— TEXT EXCERPT —
((

Alternatively, to just perform a Shapiro-Wilk tests in the console:

shapiro.test(height10$height)

    Shapiro-Wilk normality test

data:  height10$height
W = 0.9444, p-value = 0.6033

shapiro.test(tibfracture10$healingtime)

    Shapiro-Wilk normality test

data:  tibfracture10$healingtime
W = 0.8396, p-value = 0.04361

gives the same answers.

The p-value of the Shapiro-Wilk test for the height variable is 0.6033 and not significant. Therefore, there is no reason to reject the null hypothesis and it can be concluded that it is reasonable to regard the height data as Normally distributed.

The p-value for the healing time however is 0.04361, which is significant. Therefore, we reject the null hypothesis in favour of the alternative hypothesis and conclude the data are not Normally distributed. Consequently, the t-test should not be used for analysis, but non-parametric analysis should be used instead.

Kolmogorov-Smirnov Normality test

The Kolmogorov-Smirnov ‘goodness to fit’ test examines whether two datasets differ significantly. It makes no assumption on the distribution of the data and is technically speaking a non-parametric test. It can also be used to demonstrate that the data fit other distributions (outside the scope of this book). However, because the Kolmogorov-Smirnov test is more general, it tends to be less powerful (larger numbers are required to note a difference). The test is especially useful in larger sample sizes (> 50). The null hypothesis is that the data follow the specified distribution and the alternative hypothesis is that the data are not from the same distribution. To test whether the height data are normally distributed enter in the command window:

ks.test(height10$height,”pnorm”,mean=mean(height10$height),sd=sd(height10$height))

 One-sample Kolmogorov-Smirnov test

data:  height10$height
D = 0.1384, p-value = 0.9909
alternative hypothesis: two-sided

Warning message:
In ks.test(height10$height, “pnorm”, mean = mean(height10$height),  :
  ties should not be present for the Kolmogorov-Smirnov test

The Kolmogorov-Smirnov test compares the height data with a Normal distribution (“pnorm”) that has a mean and standard deviation that is the same as the height data (mean =mean(height10$height) and sd=sd(height10$height)). The p -value is 0.9909 and there is no reason to reject the null hypothesis (there is no difference between the height data and a normal distribution with the same mean and standard deviation). It can be concluded that the height is Normally distributed using the Kolmogorov-Smirnov test for Normality.

))

— MATERIAL SUPPLIED —
((

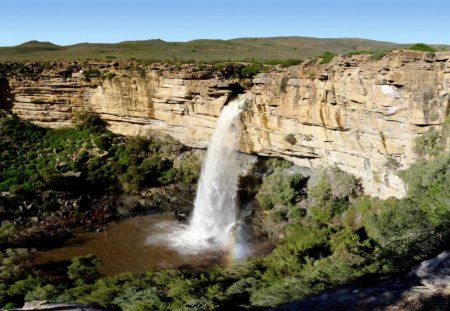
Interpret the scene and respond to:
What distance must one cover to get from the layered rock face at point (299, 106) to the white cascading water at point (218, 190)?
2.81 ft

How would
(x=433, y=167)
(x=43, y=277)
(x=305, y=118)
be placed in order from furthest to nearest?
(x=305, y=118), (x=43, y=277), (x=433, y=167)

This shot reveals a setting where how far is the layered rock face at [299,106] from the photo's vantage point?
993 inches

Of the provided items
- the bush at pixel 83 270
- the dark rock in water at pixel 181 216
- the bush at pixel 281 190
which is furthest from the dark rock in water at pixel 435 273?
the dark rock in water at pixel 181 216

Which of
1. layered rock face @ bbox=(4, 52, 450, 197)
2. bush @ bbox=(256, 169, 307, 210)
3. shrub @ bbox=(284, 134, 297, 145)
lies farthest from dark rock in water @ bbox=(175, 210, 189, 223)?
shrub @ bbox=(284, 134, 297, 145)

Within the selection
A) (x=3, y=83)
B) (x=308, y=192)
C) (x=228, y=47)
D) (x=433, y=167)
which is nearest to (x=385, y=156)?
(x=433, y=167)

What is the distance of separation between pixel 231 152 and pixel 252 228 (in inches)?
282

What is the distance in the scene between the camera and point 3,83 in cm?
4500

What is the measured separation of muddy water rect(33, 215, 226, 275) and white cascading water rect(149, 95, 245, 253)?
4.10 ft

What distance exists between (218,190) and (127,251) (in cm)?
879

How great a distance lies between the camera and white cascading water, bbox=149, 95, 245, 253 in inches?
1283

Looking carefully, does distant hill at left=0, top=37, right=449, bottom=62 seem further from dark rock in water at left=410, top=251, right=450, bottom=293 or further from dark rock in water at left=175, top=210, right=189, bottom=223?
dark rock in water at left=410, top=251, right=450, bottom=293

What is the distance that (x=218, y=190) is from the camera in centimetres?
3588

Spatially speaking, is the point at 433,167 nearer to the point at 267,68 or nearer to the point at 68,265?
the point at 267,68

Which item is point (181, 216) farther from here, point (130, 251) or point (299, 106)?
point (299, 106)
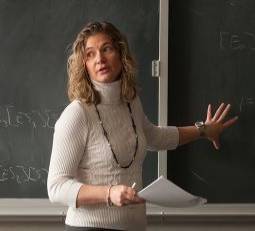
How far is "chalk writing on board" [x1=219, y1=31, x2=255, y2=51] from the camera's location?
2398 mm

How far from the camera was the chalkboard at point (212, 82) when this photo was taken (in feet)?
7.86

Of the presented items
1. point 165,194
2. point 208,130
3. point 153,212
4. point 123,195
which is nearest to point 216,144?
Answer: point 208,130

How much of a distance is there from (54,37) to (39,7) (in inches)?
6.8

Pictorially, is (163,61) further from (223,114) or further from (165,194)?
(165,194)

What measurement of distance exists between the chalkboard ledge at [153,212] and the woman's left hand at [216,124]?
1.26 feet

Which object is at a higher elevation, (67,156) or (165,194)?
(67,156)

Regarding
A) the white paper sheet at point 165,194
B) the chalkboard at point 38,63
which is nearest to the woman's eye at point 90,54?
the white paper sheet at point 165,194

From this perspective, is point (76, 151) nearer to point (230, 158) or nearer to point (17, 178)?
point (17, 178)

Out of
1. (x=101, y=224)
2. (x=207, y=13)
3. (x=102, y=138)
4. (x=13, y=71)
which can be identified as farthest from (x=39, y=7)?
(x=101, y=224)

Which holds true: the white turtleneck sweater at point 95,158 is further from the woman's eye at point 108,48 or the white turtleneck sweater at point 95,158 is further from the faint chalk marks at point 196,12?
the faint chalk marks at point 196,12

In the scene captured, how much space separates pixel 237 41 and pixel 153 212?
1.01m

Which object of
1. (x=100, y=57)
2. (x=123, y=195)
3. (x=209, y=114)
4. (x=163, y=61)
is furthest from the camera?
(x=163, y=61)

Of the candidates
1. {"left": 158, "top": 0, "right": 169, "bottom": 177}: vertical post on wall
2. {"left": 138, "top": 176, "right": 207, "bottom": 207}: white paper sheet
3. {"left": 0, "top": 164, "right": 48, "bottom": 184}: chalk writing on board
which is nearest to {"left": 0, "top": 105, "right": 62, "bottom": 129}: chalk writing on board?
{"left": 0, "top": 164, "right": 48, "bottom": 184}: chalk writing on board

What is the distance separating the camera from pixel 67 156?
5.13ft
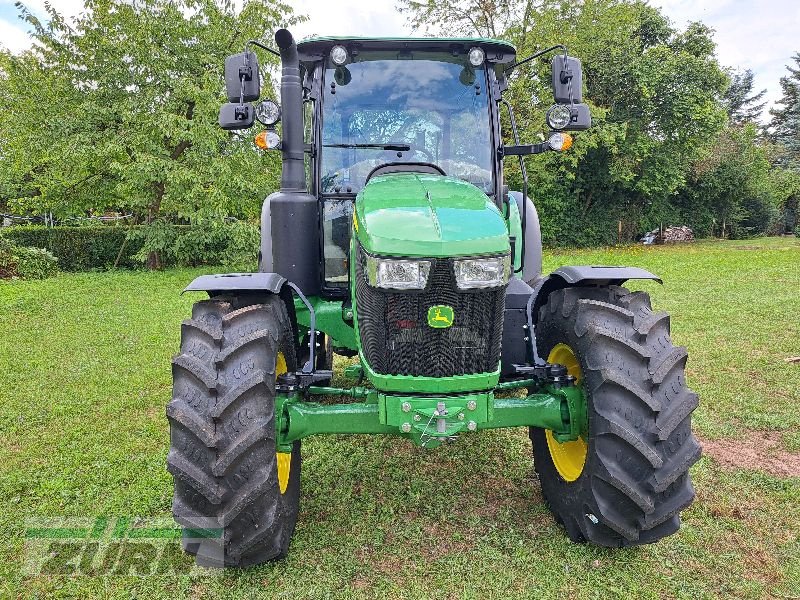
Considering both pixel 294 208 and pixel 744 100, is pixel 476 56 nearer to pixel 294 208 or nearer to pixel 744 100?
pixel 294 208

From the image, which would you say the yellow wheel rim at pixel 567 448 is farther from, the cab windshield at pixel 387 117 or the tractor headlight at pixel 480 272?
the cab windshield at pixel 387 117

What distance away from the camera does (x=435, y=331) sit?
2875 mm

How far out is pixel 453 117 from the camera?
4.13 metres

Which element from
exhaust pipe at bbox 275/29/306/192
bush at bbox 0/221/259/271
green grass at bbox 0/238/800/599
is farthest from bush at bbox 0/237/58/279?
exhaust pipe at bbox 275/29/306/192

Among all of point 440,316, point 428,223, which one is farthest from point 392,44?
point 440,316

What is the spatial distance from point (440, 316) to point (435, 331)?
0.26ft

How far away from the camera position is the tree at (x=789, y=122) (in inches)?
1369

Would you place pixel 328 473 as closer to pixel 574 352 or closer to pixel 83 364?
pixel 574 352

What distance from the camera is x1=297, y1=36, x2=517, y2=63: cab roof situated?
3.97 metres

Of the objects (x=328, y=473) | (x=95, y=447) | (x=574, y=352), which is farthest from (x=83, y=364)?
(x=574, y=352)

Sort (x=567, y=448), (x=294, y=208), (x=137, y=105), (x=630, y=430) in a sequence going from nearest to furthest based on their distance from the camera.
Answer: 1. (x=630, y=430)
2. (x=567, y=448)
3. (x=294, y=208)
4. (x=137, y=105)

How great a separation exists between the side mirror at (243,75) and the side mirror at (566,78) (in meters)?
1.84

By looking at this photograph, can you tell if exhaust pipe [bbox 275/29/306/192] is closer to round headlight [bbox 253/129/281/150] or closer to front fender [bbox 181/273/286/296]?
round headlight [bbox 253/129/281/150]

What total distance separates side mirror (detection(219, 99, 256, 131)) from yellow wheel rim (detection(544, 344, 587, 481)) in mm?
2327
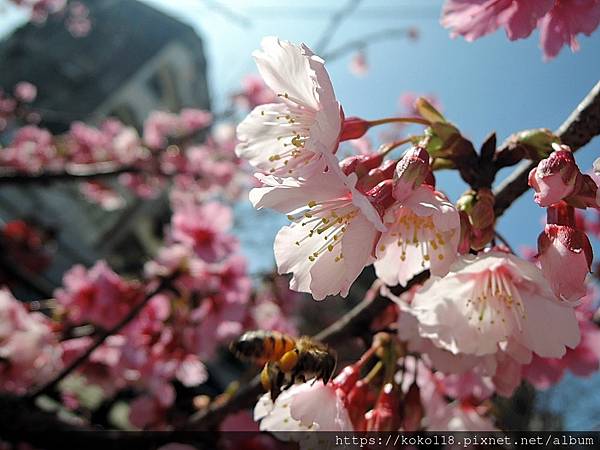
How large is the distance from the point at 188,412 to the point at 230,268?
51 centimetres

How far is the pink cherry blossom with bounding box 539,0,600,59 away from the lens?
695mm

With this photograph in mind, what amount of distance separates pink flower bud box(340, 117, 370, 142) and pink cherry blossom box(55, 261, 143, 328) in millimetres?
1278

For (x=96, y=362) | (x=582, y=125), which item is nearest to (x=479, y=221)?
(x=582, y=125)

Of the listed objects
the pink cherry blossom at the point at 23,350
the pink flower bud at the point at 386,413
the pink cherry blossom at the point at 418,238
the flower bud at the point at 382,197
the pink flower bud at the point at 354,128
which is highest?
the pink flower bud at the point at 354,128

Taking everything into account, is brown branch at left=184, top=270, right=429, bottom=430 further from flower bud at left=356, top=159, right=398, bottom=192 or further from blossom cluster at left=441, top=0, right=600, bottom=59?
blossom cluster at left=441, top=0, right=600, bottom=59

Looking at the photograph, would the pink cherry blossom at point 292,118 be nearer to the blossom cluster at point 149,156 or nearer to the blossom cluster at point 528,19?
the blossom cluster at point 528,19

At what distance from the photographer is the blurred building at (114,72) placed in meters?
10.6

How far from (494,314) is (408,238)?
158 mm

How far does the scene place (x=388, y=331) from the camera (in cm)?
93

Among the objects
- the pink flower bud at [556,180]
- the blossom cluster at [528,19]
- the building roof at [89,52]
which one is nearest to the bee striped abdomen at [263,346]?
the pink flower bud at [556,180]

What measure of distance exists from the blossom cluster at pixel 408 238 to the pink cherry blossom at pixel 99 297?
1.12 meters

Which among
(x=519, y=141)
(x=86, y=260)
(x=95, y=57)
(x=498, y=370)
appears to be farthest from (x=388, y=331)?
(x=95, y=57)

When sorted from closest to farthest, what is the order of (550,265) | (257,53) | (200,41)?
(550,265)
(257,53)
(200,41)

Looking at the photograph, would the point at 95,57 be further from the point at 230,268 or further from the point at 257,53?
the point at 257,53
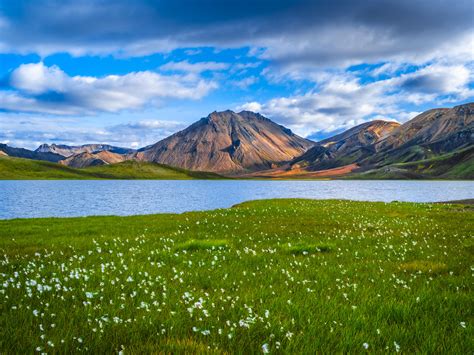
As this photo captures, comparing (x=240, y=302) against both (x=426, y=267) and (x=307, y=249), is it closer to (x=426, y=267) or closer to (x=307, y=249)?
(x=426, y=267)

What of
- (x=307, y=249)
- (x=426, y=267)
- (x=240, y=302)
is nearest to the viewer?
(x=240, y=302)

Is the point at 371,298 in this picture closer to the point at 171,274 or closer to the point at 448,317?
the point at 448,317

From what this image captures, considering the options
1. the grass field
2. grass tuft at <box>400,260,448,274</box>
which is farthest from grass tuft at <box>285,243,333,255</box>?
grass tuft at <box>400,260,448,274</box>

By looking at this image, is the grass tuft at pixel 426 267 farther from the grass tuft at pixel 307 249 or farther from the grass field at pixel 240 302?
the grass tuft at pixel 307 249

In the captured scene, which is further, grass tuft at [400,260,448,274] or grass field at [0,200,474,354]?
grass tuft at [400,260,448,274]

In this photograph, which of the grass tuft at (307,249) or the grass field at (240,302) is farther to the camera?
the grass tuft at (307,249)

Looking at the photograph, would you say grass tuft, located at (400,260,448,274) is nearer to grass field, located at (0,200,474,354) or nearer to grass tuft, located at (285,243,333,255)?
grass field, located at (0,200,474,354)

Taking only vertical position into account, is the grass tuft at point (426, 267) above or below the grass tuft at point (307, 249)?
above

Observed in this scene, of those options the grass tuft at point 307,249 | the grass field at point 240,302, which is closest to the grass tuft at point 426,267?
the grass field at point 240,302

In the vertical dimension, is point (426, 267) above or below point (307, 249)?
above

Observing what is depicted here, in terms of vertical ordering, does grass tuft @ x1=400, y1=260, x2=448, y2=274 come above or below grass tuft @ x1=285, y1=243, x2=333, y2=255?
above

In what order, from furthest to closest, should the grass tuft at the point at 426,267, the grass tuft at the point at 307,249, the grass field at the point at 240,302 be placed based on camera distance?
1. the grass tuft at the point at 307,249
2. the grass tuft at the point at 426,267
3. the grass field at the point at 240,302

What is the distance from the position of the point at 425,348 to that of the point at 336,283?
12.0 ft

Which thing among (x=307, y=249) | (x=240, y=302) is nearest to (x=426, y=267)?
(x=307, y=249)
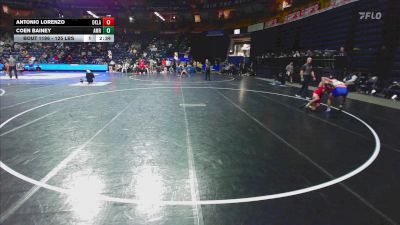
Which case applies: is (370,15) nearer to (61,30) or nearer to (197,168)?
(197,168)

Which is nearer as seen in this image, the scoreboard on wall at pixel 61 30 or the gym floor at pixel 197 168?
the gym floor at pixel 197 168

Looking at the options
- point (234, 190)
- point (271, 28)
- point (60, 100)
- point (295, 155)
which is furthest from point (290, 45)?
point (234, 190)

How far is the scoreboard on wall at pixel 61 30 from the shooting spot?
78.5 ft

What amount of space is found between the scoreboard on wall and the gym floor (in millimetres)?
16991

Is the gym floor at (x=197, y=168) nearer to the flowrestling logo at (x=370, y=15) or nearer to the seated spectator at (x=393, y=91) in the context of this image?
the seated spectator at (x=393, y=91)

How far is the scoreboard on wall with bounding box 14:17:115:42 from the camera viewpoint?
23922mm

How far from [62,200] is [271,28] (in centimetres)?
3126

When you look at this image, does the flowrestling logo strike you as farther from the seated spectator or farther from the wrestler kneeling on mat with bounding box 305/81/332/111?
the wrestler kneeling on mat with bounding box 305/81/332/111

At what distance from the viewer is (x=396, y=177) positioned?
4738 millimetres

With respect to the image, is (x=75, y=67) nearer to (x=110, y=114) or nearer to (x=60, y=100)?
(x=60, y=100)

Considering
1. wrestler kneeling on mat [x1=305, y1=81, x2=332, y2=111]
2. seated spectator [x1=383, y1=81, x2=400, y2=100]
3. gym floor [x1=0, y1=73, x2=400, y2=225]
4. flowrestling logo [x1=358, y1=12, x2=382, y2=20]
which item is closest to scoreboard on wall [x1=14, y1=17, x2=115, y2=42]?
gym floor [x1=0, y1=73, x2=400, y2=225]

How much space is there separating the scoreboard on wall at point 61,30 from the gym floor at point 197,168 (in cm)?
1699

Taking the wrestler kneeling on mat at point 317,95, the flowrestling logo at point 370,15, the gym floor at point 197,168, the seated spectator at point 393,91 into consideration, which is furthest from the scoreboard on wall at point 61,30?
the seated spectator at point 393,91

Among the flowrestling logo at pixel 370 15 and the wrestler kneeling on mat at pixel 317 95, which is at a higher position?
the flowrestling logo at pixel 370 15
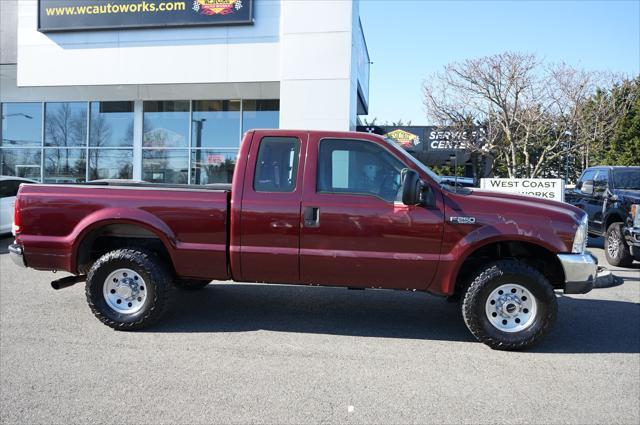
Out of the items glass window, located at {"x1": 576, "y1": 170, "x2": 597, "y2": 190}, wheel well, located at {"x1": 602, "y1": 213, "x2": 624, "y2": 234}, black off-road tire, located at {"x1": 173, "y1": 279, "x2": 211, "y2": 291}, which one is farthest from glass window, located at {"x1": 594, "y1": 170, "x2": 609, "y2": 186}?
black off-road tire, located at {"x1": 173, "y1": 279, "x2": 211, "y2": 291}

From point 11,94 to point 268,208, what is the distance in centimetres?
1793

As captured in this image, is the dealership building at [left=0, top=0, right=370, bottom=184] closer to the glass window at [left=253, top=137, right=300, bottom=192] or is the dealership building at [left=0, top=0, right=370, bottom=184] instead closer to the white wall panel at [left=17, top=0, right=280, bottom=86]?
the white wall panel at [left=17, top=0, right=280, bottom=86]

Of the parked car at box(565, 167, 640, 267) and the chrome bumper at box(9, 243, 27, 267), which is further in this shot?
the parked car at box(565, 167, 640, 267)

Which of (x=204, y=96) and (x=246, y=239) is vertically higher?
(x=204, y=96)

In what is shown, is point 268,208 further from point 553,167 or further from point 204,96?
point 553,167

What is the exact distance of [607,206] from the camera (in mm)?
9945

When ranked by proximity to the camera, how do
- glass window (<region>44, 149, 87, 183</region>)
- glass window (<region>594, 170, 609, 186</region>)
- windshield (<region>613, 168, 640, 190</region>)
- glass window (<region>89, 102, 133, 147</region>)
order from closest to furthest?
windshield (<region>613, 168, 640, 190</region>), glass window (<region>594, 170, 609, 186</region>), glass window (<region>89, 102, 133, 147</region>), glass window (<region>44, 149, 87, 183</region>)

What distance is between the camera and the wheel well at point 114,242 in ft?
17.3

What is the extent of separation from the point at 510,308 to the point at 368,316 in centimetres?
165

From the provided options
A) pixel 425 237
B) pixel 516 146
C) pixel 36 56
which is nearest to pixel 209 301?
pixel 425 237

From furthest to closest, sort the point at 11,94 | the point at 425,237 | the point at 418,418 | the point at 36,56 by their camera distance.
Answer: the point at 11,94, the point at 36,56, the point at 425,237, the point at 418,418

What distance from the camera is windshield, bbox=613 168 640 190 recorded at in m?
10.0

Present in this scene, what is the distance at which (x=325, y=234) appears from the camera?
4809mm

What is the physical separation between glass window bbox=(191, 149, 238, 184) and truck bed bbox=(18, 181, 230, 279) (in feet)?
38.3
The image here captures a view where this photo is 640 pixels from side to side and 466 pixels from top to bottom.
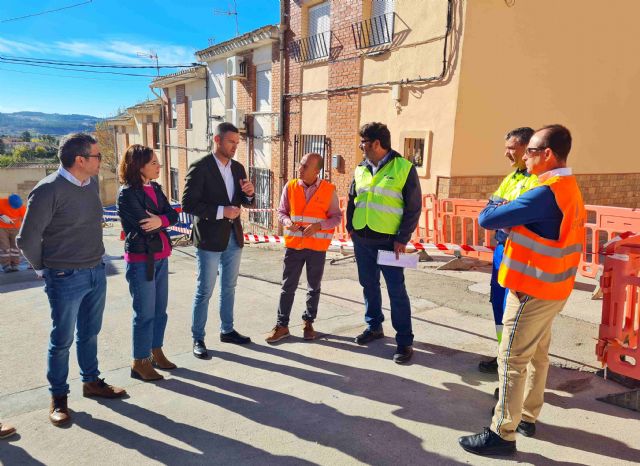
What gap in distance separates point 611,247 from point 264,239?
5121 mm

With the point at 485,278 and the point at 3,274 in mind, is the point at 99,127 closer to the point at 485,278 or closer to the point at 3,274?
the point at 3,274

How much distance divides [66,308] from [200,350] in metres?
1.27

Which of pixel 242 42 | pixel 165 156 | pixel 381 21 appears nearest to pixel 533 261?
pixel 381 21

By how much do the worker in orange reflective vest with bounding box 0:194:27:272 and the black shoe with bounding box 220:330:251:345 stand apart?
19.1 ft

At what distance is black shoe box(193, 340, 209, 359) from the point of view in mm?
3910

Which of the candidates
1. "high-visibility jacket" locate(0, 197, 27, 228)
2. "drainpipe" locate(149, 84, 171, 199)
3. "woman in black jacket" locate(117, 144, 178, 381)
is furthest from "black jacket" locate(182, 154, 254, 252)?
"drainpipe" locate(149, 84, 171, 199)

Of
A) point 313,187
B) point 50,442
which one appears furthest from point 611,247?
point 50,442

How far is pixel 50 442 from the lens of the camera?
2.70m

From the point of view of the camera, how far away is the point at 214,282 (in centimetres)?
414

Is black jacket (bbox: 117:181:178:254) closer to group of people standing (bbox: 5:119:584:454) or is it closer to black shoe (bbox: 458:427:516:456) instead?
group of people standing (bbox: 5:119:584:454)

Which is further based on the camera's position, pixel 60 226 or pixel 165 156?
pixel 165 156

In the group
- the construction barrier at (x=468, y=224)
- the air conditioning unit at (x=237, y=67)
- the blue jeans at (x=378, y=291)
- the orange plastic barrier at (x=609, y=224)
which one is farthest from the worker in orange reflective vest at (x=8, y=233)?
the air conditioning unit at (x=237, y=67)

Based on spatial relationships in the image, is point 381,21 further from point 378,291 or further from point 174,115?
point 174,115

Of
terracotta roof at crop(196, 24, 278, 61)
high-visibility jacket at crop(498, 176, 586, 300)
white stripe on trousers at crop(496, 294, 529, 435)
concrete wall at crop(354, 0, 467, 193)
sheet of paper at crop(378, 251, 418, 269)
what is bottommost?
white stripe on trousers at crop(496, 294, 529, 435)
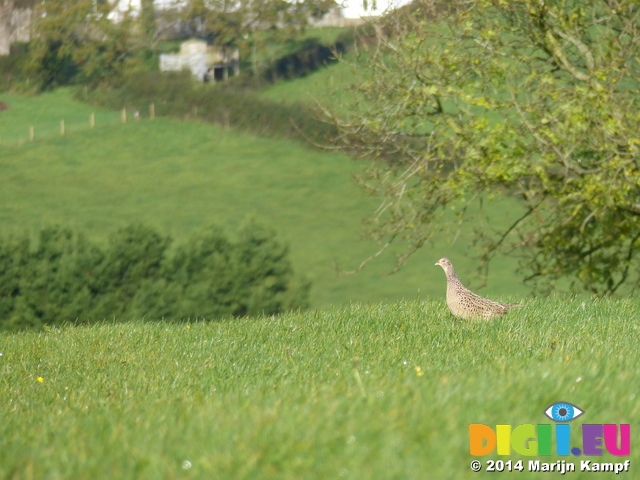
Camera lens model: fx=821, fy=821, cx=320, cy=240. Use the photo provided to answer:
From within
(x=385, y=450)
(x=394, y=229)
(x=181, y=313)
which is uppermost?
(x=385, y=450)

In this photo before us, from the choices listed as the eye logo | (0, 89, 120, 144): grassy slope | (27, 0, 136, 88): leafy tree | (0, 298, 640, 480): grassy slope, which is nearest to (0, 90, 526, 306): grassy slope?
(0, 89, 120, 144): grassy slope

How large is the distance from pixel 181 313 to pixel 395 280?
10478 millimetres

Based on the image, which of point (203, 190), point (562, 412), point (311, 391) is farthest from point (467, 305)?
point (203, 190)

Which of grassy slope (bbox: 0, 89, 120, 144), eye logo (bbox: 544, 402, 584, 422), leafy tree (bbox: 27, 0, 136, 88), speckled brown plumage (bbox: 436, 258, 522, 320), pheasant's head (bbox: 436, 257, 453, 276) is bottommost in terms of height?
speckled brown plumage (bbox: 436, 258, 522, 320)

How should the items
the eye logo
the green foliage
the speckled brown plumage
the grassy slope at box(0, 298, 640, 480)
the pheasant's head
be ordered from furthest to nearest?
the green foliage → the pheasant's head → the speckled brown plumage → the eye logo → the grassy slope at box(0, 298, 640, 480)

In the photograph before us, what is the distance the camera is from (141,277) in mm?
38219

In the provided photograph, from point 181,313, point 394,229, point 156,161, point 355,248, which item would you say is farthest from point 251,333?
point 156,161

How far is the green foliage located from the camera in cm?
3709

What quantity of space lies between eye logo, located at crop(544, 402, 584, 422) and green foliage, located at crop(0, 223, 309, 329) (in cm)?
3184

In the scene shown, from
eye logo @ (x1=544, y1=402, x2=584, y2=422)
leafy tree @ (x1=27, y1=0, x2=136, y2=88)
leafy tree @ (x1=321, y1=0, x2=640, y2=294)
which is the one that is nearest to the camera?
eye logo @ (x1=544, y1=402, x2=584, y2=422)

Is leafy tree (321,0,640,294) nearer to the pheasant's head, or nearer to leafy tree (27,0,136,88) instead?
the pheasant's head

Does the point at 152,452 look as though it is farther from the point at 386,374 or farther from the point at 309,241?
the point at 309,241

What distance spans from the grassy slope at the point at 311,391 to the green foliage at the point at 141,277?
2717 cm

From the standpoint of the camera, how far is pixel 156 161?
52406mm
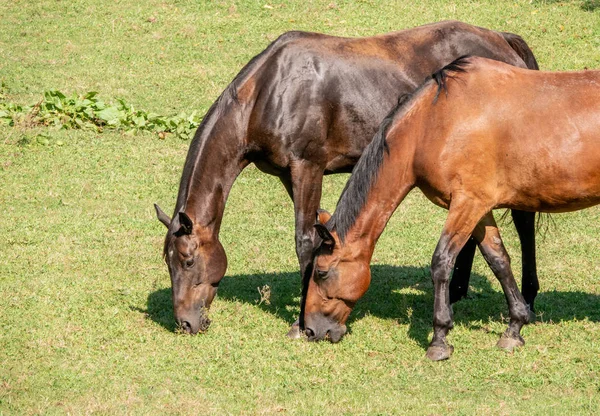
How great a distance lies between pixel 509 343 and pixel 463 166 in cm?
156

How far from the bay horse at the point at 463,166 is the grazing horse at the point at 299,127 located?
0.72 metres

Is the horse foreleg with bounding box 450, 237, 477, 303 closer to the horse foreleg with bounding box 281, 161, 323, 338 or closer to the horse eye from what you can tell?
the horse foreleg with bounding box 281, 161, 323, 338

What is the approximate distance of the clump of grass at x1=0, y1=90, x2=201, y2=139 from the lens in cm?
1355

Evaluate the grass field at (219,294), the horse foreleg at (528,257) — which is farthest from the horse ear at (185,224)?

))

— REQUIRED TASKS —
[a] Reproduce the normality-testing text between "The p-value of" and "as Normally distributed.", inclusive.
[b] According to the normality-testing text, for what sample sizes is the Kolmogorov-Smirnov test especially useful?

— EXERCISE SOLUTIONS —
[a]
The p-value of the Shapiro-Wilk test for the height variable is 0.6033 and not significant. Therefore, there is no reason to reject the null hypothesis and it can be concluded that it is reasonable to regard the height data as Normally distributed.

[b] Larger sample sizes (> 50).